Stylophora pistillata: (a) PLM image, (b) DIC image, (c) a component map, and (d) an average PEEM image overlaid with the component map, as described in Figure 2. (e, f) The regions boxed in panels c and d are magnified here to show amorphous particles where calicoblastic cells are expected. This region shows several scars left by desmocytes, the cells that bind the calicoblastic epithelium to the skeleton and form 3-μm-deep V-shaped scars, indicated by white arrows in panel d. Distinct particles are visible just outside the skeleton surface (e.g., cyan arrowhead in panel d, and three particles in panel f). These extraskeletal particles have both a greater percentage of amorphous pixels and a greater concentration of amorphous phases per pixel, compared to the skeleton surface or bulk (Tables S2 and S3). Extraskeletal particles are mostly amorphous within the calicoblastic epithelium, <2 μm outside the yellow line in panels d and f. Intraskeletal amorphous pixels in panel d extend ∼1 μm inside the yellow line. See Figure S3 for more images of this area.

Figure 4

Turbinaria peltata: (a) PLM image, (b) Differential Interference Contrast (DIC) image, (c) component map, and (d) average PEEM image overlaid with the component map, as described in Figure 2. (e, f) The regions boxed in panels c and d are magnified here to show amorphous particles where calicoblastic cells are expected.

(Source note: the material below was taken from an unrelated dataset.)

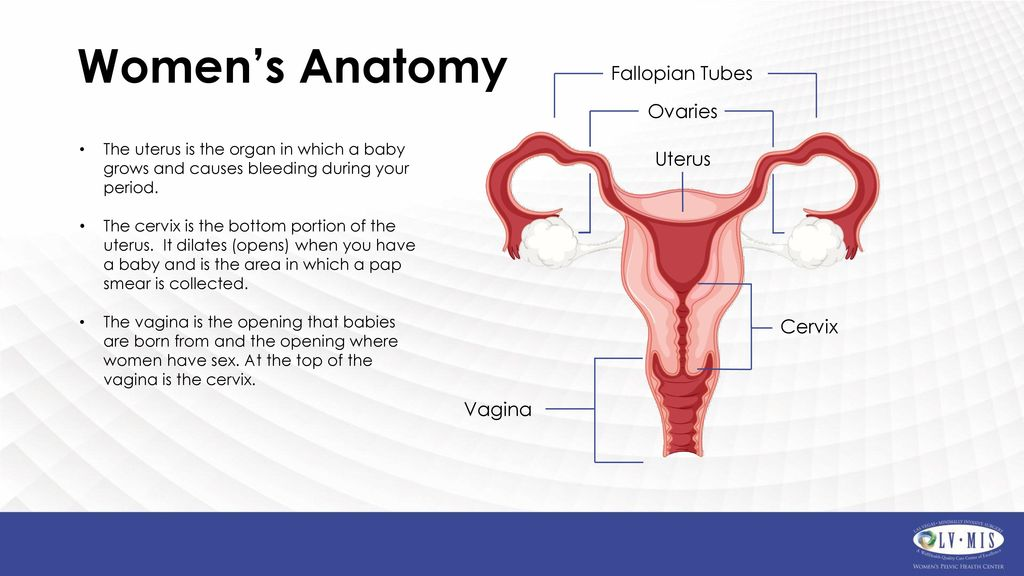 Hysterectomy for Fibroids - ppt download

Amorphous pixels also appear along the edge of the skeleton. Extraskeletal particles are mostly amorphous within the calicoblastic epithelium, <2 μm outside the yellow line in panels d and f. Intraskeletal amorphous pixels in panel f extend <1 μm inside the yellow line. See Figure S4 for more images of this area.

Figure 5

Amorphous, soluble thickness decays with distance from the skeleton surface. Comparison of the three genera analyzed here, for percentage of amorphous pixels (either ACC-H₂O or ACC) as a function of distance from the surface, indicated by a yellow line in Figures 2–4. Each percentage is averaged over the five areas analyzed per genus (Table S4), the averages are displayed as circles, and the solid lines are logarithmic decays (among others tested, a logarithmic decay provided better fits, with R > 0.98). The half-lengths (vertical lines) are the distances at which the amorphous pixels have decayed to 50% of the surface value for that genus (horizontal lines). The half-lengths are 2.1 μm for Acropora, 1.1 μm for Stylophora, and 0.9 μm for Turbinaria.